• [Task directions]
An exact transcription of all the entries below is required.

━━━━━ Supplied data ━━━━━

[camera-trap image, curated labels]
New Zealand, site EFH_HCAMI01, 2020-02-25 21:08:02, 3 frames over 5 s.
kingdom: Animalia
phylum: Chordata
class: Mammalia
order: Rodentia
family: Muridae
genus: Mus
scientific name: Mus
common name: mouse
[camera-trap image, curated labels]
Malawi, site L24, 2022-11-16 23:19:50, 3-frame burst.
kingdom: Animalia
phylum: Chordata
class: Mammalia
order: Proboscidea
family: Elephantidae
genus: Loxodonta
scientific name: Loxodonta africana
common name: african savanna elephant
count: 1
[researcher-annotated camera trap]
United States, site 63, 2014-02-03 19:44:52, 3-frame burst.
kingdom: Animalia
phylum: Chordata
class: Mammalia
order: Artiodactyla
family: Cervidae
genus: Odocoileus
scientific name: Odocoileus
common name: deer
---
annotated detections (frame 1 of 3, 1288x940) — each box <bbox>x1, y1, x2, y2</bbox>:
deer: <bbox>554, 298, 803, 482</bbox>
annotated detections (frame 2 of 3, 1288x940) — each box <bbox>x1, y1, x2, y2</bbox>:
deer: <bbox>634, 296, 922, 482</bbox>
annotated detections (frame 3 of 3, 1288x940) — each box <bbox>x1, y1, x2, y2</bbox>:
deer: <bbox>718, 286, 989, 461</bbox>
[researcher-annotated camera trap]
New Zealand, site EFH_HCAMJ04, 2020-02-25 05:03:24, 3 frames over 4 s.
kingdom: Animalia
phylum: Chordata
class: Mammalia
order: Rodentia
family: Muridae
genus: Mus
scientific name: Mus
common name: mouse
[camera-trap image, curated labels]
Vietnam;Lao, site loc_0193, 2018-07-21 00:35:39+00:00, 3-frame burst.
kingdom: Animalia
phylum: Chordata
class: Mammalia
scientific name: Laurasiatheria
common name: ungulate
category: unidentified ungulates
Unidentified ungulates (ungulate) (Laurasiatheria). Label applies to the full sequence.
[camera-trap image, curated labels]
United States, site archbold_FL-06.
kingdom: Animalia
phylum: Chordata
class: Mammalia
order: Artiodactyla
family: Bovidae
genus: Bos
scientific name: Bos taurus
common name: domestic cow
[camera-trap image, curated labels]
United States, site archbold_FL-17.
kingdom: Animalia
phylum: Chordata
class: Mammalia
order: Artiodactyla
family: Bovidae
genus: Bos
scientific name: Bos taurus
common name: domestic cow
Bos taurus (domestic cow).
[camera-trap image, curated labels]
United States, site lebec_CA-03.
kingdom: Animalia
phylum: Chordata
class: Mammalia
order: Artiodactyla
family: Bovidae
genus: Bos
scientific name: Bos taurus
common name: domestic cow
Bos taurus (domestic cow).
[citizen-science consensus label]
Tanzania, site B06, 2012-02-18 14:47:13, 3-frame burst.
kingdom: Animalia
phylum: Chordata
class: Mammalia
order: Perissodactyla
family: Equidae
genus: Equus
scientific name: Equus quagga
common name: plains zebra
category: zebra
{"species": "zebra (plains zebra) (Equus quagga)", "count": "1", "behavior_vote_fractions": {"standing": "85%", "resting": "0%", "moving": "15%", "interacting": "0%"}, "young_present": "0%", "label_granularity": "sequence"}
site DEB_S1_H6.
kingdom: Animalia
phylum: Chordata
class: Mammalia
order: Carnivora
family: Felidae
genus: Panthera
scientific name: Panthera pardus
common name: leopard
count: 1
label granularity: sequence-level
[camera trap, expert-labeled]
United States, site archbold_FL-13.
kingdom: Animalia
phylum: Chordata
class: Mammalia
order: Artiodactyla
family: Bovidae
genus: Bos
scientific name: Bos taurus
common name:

━━━━━

• [Response to this exercise]
[camera-trap image, curated labels]
New Zealand, site EFH_HCAMI01, 2020-02-25 21:08:02, 3 frames over 5 s.
kingdom: Animalia
phylum: Chordata
class: Mammalia
order: Rodentia
family: Muridae
genus: Mus
scientific name: Mus
common name: mouse
[camera-trap image, curated labels]
Malawi, site L24, 2022-11-16 23:19:50, 3-frame burst.
kingdom: Animalia
phylum: Chordata
class: Mammalia
order: Proboscidea
family: Elephantidae
genus: Loxodonta
scientific name: Loxodonta africana
common name: african savanna elephant
count: 1
[researcher-annotated camera trap]
United States, site 63, 2014-02-03 19:44:52, 3-frame burst.
kingdom: Animalia
phylum: Chordata
class: Mammalia
order: Artiodactyla
family: Cervidae
genus: Odocoileus
scientific name: Odocoileus
common name: deer
---
annotated detections (frame 1 of 3, 1288x940) — each box <bbox>x1, y1, x2, y2</bbox>:
deer: <bbox>554, 298, 803, 482</bbox>
annotated detections (frame 2 of 3, 1288x940) — each box <bbox>x1, y1, x2, y2</bbox>:
deer: <bbox>634, 296, 922, 482</bbox>
annotated detections (frame 3 of 3, 1288x940) — each box <bbox>x1, y1, x2, y2</bbox>:
deer: <bbox>718, 286, 989, 461</bbox>
[researcher-annotated camera trap]
New Zealand, site EFH_HCAMJ04, 2020-02-25 05:03:24, 3 frames over 4 s.
kingdom: Animalia
phylum: Chordata
class: Mammalia
order: Rodentia
family: Muridae
genus: Mus
scientific name: Mus
common name: mouse
[camera-trap image, curated labels]
Vietnam;Lao, site loc_0193, 2018-07-21 00:35:39+00:00, 3-frame burst.
kingdom: Animalia
phylum: Chordata
class: Mammalia
scientific name: Laurasiatheria
common name: ungulate
category: unidentified ungulates
Unidentified ungulates (ungulate) (Laurasiatheria). Label applies to the full sequence.
[camera-trap image, curated labels]
United States, site archbold_FL-06.
kingdom: Animalia
phylum: Chordata
class: Mammalia
order: Artiodactyla
family: Bovidae
genus: Bos
scientific name: Bos taurus
common name: domestic cow
[camera-trap image, curated labels]
United States, site archbold_FL-17.
kingdom: Animalia
phylum: Chordata
class: Mammalia
order: Artiodactyla
family: Bovidae
genus: Bos
scientific name: Bos taurus
common name: domestic cow
Bos taurus (domestic cow).
[camera-trap image, curated labels]
United States, site lebec_CA-03.
kingdom: Animalia
phylum: Chordata
class: Mammalia
order: Artiodactyla
family: Bovidae
genus: Bos
scientific name: Bos taurus
common name: domestic cow
Bos taurus (domestic cow).
[citizen-science consensus label]
Tanzania, site B06, 2012-02-18 14:47:13, 3-frame burst.
kingdom: Animalia
phylum: Chordata
class: Mammalia
order: Perissodactyla
family: Equidae
genus: Equus
scientific name: Equus quagga
common name: plains zebra
category: zebra
{"species": "zebra (plains zebra) (Equus quagga)", "count": "1", "behavior_vote_fractions": {"standing": "85%", "resting": "0%", "moving": "15%", "interacting": "0%"}, "young_present": "0%", "label_granularity": "sequence"}
site DEB_S1_H6.
kingdom: Animalia
phylum: Chordata
class: Mammalia
order: Carnivora
family: Felidae
genus: Panthera
scientific name: Panthera pardus
common name: leopard
count: 1
label granularity: sequence-level
[camera trap, expert-labeled]
United States, site archbold_FL-13.
kingdom: Animalia
phylum: Chordata
class: Mammalia
order: Artiodactyla
family: Bovidae
genus: Bos
scientific name: Bos taurus
common name:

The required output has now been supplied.